→ What to do:
Output the full listing below, keeping each line exact.

→ Data for processing:
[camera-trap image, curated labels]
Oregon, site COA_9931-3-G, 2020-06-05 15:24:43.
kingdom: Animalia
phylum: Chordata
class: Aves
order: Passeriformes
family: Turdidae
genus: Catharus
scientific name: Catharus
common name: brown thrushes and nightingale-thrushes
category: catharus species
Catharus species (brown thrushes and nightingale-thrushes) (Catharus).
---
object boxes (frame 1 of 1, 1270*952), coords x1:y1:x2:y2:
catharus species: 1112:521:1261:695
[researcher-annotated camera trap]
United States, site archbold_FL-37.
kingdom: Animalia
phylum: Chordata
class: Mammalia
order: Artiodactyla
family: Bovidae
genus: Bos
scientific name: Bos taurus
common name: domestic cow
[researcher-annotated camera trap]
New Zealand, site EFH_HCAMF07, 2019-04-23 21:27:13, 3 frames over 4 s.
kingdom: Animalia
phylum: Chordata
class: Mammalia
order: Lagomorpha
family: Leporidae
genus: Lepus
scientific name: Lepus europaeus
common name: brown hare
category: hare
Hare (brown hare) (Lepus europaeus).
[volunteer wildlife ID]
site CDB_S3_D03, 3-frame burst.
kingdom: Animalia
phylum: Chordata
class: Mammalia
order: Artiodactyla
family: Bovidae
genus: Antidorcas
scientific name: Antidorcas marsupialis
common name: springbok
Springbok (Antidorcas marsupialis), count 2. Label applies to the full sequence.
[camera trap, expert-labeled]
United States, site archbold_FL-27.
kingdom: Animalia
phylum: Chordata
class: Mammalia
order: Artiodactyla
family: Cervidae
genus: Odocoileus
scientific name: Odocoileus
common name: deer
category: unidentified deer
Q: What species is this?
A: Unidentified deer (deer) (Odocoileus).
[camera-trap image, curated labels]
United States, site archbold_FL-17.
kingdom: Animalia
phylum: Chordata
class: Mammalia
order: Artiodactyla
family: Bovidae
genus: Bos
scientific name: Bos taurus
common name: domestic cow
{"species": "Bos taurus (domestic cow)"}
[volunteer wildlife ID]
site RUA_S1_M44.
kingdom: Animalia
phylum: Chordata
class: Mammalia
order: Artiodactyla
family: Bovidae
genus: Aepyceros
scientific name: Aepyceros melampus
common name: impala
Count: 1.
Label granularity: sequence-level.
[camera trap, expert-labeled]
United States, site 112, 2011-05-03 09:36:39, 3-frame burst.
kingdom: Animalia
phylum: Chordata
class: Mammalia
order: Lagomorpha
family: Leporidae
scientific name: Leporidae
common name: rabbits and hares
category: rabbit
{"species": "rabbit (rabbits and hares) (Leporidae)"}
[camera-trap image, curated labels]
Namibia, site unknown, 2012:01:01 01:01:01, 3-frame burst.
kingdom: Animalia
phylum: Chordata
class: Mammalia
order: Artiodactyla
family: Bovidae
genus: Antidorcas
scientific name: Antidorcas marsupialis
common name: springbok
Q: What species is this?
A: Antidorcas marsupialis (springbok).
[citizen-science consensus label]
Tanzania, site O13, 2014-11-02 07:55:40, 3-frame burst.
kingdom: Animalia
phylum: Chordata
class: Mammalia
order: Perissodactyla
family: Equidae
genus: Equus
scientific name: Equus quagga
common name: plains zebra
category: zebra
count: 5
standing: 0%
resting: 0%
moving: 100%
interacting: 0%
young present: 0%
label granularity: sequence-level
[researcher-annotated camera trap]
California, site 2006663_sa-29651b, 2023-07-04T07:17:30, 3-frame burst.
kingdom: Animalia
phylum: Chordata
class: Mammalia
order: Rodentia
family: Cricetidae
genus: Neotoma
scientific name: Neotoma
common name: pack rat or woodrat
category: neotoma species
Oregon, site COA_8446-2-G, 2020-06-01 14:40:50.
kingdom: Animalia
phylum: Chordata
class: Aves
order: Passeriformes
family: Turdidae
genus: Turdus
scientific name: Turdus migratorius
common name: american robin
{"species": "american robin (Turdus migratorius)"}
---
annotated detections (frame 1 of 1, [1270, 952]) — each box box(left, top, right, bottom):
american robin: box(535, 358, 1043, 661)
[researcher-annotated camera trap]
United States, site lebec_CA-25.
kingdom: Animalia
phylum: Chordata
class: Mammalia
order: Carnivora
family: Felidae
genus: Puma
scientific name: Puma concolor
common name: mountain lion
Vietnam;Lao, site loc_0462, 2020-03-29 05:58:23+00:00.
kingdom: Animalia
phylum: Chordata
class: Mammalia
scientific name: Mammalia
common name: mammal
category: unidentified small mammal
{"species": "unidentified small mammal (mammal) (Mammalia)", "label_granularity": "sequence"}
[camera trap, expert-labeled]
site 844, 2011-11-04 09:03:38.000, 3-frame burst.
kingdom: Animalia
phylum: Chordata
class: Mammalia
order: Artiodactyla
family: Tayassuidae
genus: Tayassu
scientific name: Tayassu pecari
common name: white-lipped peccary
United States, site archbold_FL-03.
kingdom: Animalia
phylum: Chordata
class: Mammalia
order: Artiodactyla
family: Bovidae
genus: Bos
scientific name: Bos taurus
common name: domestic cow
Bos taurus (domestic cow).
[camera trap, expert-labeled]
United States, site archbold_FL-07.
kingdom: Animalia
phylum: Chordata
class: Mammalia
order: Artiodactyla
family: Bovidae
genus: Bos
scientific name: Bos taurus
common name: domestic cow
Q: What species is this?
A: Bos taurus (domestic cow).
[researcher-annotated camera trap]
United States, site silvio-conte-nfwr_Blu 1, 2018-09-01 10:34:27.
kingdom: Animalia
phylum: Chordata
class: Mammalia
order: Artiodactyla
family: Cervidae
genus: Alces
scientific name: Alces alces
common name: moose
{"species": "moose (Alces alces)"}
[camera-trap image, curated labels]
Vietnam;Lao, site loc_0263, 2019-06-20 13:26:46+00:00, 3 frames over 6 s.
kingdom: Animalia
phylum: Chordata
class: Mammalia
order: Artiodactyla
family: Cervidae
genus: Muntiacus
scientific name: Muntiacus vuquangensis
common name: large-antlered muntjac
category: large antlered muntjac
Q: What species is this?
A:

→ Solved problem:
[camera-trap image, curated labels]
Oregon, site COA_9931-3-G, 2020-06-05 15:24:43.
kingdom: Animalia
phylum: Chordata
class: Aves
order: Passeriformes
family: Turdidae
genus: Catharus
scientific name: Catharus
common name: brown thrushes and nightingale-thrushes
category: catharus species
Catharus species (brown thrushes and nightingale-thrushes) (Catharus).
---
object boxes (frame 1 of 1, 1270*952), coords x1:y1:x2:y2:
catharus species: 1112:521:1261:695
[researcher-annotated camera trap]
United States, site archbold_FL-37.
kingdom: Animalia
phylum: Chordata
class: Mammalia
order: Artiodactyla
family: Bovidae
genus: Bos
scientific name: Bos taurus
common name: domestic cow
[researcher-annotated camera trap]
New Zealand, site EFH_HCAMF07, 2019-04-23 21:27:13, 3 frames over 4 s.
kingdom: Animalia
phylum: Chordata
class: Mammalia
order: Lagomorpha
family: Leporidae
genus: Lepus
scientific name: Lepus europaeus
common name: brown hare
category: hare
Hare (brown hare) (Lepus europaeus).
[volunteer wildlife ID]
site CDB_S3_D03, 3-frame burst.
kingdom: Animalia
phylum: Chordata
class: Mammalia
order: Artiodactyla
family: Bovidae
genus: Antidorcas
scientific name: Antidorcas marsupialis
common name: springbok
Springbok (Antidorcas marsupialis), count 2. Label applies to the full sequence.
[camera trap, expert-labeled]
United States, site archbold_FL-27.
kingdom: Animalia
phylum: Chordata
class: Mammalia
order: Artiodactyla
family: Cervidae
genus: Odocoileus
scientific name: Odocoileus
common name: deer
category: unidentified deer
Q: What species is this?
A: Unidentified deer (deer) (Odocoileus).
[camera-trap image, curated labels]
United States, site archbold_FL-17.
kingdom: Animalia
phylum: Chordata
class: Mammalia
order: Artiodactyla
family: Bovidae
genus: Bos
scientific name: Bos taurus
common name: domestic cow
{"species": "Bos taurus (domestic cow)"}
[volunteer wildlife ID]
site RUA_S1_M44.
kingdom: Animalia
phylum: Chordata
class: Mammalia
order: Artiodactyla
family: Bovidae
genus: Aepyceros
scientific name: Aepyceros melampus
common name: impala
Count: 1.
Label granularity: sequence-level.
[camera trap, expert-labeled]
United States, site 112, 2011-05-03 09:36:39, 3-frame burst.
kingdom: Animalia
phylum: Chordata
class: Mammalia
order: Lagomorpha
family: Leporidae
scientific name: Leporidae
common name: rabbits and hares
category: rabbit
{"species": "rabbit (rabbits and hares) (Leporidae)"}
[camera-trap image, curated labels]
Namibia, site unknown, 2012:01:01 01:01:01, 3-frame burst.
kingdom: Animalia
phylum: Chordata
class: Mammalia
order: Artiodactyla
family: Bovidae
genus: Antidorcas
scientific name: Antidorcas marsupialis
common name: springbok
Q: What species is this?
A: Antidorcas marsupialis (springbok).
[citizen-science consensus label]
Tanzania, site O13, 2014-11-02 07:55:40, 3-frame burst.
kingdom: Animalia
phylum: Chordata
class: Mammalia
order: Perissodactyla
family: Equidae
genus: Equus
scientific name: Equus quagga
common name: plains zebra
category: zebra
count: 5
standing: 0%
resting: 0%
moving: 100%
interacting: 0%
young present: 0%
label granularity: sequence-level
[researcher-annotated camera trap]
California, site 2006663_sa-29651b, 2023-07-04T07:17:30, 3-frame burst.
kingdom: Animalia
phylum: Chordata
class: Mammalia
order: Rodentia
family: Cricetidae
genus: Neotoma
scientific name: Neotoma
common name: pack rat or woodrat
category: neotoma species
Oregon, site COA_8446-2-G, 2020-06-01 14:40:50.
kingdom: Animalia
phylum: Chordata
class: Aves
order: Passeriformes
family: Turdidae
genus: Turdus
scientific name: Turdus migratorius
common name: american robin
{"species": "american robin (Turdus migratorius)"}
---
annotated detections (frame 1 of 1, [1270, 952]) — each box box(left, top, right, bottom):
american robin: box(535, 358, 1043, 661)
[researcher-annotated camera trap]
United States, site lebec_CA-25.
kingdom: Animalia
phylum: Chordata
class: Mammalia
order: Carnivora
family: Felidae
genus: Puma
scientific name: Puma concolor
common name: mountain lion
Vietnam;Lao, site loc_0462, 2020-03-29 05:58:23+00:00.
kingdom: Animalia
phylum: Chordata
class: Mammalia
scientific name: Mammalia
common name: mammal
category: unidentified small mammal
{"species": "unidentified small mammal (mammal) (Mammalia)", "label_granularity": "sequence"}
[camera trap, expert-labeled]
site 844, 2011-11-04 09:03:38.000, 3-frame burst.
kingdom: Animalia
phylum: Chordata
class: Mammalia
order: Artiodactyla
family: Tayassuidae
genus: Tayassu
scientific name: Tayassu pecari
common name: white-lipped peccary
United States, site archbold_FL-03.
kingdom: Animalia
phylum: Chordata
class: Mammalia
order: Artiodactyla
family: Bovidae
genus: Bos
scientific name: Bos taurus
common name: domestic cow
Bos taurus (domestic cow).
[camera trap, expert-labeled]
United States, site archbold_FL-07.
kingdom: Animalia
phylum: Chordata
class: Mammalia
order: Artiodactyla
family: Bovidae
genus: Bos
scientific name: Bos taurus
common name: domestic cow
Q: What species is this?
A: Bos taurus (domestic cow).
[researcher-annotated camera trap]
United States, site silvio-conte-nfwr_Blu 1, 2018-09-01 10:34:27.
kingdom: Animalia
phylum: Chordata
class: Mammalia
order: Artiodactyla
family: Cervidae
genus: Alces
scientific name: Alces alces
common name: moose
{"species": "moose (Alces alces)"}
[camera-trap image, curated labels]
Vietnam;Lao, site loc_0263, 2019-06-20 13:26:46+00:00, 3 frames over 6 s.
kingdom: Animalia
phylum: Chordata
class: Mammalia
order: Artiodactyla
family: Cervidae
genus: Muntiacus
scientific name: Muntiacus vuquangensis
common name: large-antlered muntjac
category: large antlered muntjac
Q: What species is this?
A:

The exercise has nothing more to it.